Kadına Yönelik Şiddete Karşı Uluslararası Mücadele Günü olan 25 Kasım geldi. Kimimizin annesi, anneannesi, babaannesi, kimimizin teyzesi, halası, kız kardeşi, eşi, can yoldaşı, arkadaşı kendisi ama her şeyden önce insan. Kadın hayatın hem sessiz mimarı hem de en görünür rengidir. Akıldır, neşedir, sabırdır, kiminde sestir, kiminde emektir. Hayatımızın özü, evimizin bereketi, sözü ve sesi, merhemdir. Yeri geldiğinde bir damla su kadar narin, yeri geldiğinde bir çınar kadar dayanıklıdır.

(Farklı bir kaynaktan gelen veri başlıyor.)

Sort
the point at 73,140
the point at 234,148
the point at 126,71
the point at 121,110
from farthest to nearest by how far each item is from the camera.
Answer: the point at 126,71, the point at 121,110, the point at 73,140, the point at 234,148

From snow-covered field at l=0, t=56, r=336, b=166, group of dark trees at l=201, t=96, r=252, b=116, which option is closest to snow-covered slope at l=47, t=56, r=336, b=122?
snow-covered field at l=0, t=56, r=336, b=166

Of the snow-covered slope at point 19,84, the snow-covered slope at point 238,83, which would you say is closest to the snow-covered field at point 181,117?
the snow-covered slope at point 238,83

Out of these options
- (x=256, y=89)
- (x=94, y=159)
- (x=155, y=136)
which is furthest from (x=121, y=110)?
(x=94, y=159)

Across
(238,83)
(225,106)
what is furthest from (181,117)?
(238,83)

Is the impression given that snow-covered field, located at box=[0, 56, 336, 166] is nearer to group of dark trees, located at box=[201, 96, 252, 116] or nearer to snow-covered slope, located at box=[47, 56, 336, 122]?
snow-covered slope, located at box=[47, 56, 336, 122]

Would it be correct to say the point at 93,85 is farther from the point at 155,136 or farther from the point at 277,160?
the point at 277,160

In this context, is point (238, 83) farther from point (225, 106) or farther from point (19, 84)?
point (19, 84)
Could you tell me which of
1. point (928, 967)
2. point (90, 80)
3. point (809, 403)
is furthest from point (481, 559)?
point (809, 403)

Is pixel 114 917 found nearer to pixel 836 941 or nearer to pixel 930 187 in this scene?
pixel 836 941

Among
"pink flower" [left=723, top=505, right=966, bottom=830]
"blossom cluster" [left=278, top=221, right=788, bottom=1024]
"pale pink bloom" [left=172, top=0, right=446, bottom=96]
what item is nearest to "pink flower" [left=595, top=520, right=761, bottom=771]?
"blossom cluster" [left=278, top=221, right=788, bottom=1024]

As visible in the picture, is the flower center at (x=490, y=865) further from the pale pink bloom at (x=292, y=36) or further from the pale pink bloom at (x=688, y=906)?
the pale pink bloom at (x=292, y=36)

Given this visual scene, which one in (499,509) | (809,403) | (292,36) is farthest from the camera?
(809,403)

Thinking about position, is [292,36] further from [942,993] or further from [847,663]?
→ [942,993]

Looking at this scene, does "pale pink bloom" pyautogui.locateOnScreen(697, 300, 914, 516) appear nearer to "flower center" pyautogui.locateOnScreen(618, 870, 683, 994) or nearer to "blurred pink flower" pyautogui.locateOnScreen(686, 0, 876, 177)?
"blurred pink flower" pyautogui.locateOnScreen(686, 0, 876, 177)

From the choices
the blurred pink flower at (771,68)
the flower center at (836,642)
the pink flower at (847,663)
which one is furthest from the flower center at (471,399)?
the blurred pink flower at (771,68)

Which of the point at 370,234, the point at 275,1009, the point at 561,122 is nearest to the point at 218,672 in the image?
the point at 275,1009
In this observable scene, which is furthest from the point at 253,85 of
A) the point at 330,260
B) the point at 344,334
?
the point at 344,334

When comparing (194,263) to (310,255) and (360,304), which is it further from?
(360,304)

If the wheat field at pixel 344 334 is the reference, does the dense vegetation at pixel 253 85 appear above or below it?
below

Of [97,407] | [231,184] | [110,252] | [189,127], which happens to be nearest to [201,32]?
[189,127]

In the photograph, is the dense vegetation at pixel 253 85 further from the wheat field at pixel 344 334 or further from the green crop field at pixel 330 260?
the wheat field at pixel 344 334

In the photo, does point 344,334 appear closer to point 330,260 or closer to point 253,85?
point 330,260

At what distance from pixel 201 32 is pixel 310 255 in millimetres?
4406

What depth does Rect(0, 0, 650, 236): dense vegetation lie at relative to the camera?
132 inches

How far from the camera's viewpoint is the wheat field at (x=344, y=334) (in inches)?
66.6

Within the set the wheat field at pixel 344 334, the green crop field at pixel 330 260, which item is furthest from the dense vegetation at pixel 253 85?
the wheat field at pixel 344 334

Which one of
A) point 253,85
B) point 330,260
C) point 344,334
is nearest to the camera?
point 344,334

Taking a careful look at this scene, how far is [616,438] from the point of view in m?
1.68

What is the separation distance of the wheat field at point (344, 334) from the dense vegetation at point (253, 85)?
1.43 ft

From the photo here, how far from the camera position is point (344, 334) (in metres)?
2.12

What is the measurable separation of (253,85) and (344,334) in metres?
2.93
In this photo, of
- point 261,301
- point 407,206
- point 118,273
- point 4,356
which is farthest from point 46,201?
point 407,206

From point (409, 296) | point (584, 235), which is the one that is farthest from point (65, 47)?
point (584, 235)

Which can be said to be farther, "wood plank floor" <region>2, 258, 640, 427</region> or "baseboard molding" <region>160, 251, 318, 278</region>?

Bizim coğrafyamızda kadın hem yükü çeken hem de geleceği oluşturan bir özdür.

Kadına yönelik şiddet sadece birkaç kişinin değil, tüm toplumun ortak yarasıdır. Her yıl binlerce kadın hayatını kaybediyor, milyonlarcası görünmeyen acılar yaşıyor. Psikolojik, ekonomik, fiziksel, dijital, cinsel, zararlı takip şiddetin türleri arasında sayılabilmektedir. Yani şiddet sadece fiziksel olarak değil, bağırmayla, küçümsemeyle, tehtitle, görünmeyen ama derin izler bırakan psikolojik açıdan da ortaya çıkabilmektedir. Aslına bakarsak, uzmanlara göre özet olarak toplumda kadını ikinci plana iten bakış açıları şiddetin kökünü oluşturuyor.

Kimi zaman bir evin içinden, kimi zaman sokak başından yükselen bu sessiz çığlık, yalnızca bireysel bir sorun değil; toplumun tamamını ilgilendiren bir yaradır. Son yıllarda art arda gelen veriler bu yarayı daha da görünür kılıyor. Kadın cinayetleri, şüpheli kadın ölümleri durmak bilmiyor. Kurban kadınların gerisinde kalan bütün sevenleri acı içinde yaşamaya devam ediyor. Sorun hala çözülemiyor ve toplumsal eşitsizlik hızını kesmeden artmaya devam ediyor. Kadının değersiz görülmesi, ekonomik bağımlılık, yanlış erkek algısı ve şiddetin normal görülmesi eğitimle, bilinçli ve kararlı toplumsal duruşla kırılabilir. Hukuki düzenlemeler, bu mücadelenin önemli bir parçası. 6284 sayılı kanun ve acil destek mekanizmaları kadınların korunması için kritik ancak yasaların varlığı kadar uygulanması, denetlenmesi ve her kadın için ulaşılabilir olması hayati önem taşıyor. Şiddete tanık olanın susmaması, mağduru yalnız bırakmaması, toplumun her kesiminden kurbanlara güçlü bir destek verilmesi gerekiyor.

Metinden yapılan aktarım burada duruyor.